Attacchi suicidi, ordigni chiamati «pacco dell'amore», armi e telecamere per riprendere gli attacchi e soldi da inviare ai terroristi palestinesi. Non solo: un «ferro», probabilmente una pistola, procurata in Italia e un'ampia attività di propaganda con comunicati e video dei «martiri» che combattono contro Israele. Le 49 pagine dell'ordinanza della custodia in carcere firmata dal gip Paolo Belli per tre palestinesi accusati di terrorismo internazionale, svelano l'esistenza di una cellula a L'Aquila delle Brigate dei Martiri di Al Aqsa sulla lista nera di Stati Uniti e Unione europea.
Il capo è Anan Kamal Afif Yaeesh, 37 anni, già in carcere a Terni per una richiesta di estradizione israeliana. Assieme ad altri due palestinesi, Ali Saji Ribhi e Mansour Doghmosh, arrestati ieri, «promuovevano, costituivano, organizzavano, dirigevano, finanziavano una struttura operativa militare denominata Gruppo di Risposta Rapida - Brigate Tulkarem, articolazione delle Brigate dei Martiri di Al-Aqsa con () finalità di compimento di atti di violenza a fini di terrorismo rivolti contro uno Stato estero (Israele), sia in territorio estero (palestinese, giordano e libanese), sia in territorio italiano (L'Aquila)». Tutti e tre vivevano nel capoluogo abruzzese.
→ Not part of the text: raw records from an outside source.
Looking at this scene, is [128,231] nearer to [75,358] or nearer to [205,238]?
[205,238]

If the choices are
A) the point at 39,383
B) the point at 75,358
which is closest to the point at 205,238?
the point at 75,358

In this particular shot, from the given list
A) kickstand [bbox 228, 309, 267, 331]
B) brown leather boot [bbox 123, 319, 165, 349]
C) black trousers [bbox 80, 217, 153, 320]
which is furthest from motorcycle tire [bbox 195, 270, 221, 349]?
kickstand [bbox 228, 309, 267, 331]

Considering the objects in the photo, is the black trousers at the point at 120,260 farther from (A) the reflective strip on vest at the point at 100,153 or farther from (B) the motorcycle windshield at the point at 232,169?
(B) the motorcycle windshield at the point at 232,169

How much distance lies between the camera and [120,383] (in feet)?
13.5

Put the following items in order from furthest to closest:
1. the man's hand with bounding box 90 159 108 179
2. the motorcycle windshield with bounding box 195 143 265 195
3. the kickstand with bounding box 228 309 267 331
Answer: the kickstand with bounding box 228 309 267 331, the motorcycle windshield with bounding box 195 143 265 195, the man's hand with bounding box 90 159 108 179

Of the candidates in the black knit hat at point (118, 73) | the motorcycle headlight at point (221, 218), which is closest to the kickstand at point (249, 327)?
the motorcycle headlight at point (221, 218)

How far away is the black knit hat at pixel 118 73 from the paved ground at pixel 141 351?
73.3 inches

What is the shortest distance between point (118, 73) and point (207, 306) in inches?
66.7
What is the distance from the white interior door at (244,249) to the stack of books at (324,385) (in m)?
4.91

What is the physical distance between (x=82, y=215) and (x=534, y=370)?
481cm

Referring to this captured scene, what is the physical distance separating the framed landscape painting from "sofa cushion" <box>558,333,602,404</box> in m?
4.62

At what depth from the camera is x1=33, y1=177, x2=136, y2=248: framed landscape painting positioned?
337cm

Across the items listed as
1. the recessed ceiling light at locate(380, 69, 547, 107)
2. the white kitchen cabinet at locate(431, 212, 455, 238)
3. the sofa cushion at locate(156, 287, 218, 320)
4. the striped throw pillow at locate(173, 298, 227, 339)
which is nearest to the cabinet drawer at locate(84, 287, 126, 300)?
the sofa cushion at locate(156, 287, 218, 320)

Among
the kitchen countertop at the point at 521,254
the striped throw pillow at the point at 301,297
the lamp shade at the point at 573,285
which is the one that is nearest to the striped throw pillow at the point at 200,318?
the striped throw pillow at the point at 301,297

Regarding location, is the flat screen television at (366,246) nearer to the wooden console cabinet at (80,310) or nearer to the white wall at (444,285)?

Il capo «si ritraeva in immagini e video mentre imbracciava un fucile nonché () in uno screenshot di una videochiamata insieme a Munir Al Maqdah che alle sue spalle aveva due fucili, uno dei quali con ottica di precisione installata». Al Maqdah è il comandate militare delle Brigate Al Aqsa e generale del movimento al Fatah. Da L'Aquila «pianificavano dettagliatamente un'azione terroristica da compiersi nell'insediamento israeliano di Avnei Hefetz» in Cisgordania «mediante l'utilizzo di autobomba». Yaeesh il 19 maggio dello scorso anno spiegava via Telegram al capo delle Brigate al Aqsa che «la settimana prossima ti arriveranno delle telecamere da installare sul fucile e sui berretti, più giubbotti di protezione così ogni combattimento, ogni colpo viene filmato», come ha fatto Hamas durante l'attacco stragista del 7 ottobre.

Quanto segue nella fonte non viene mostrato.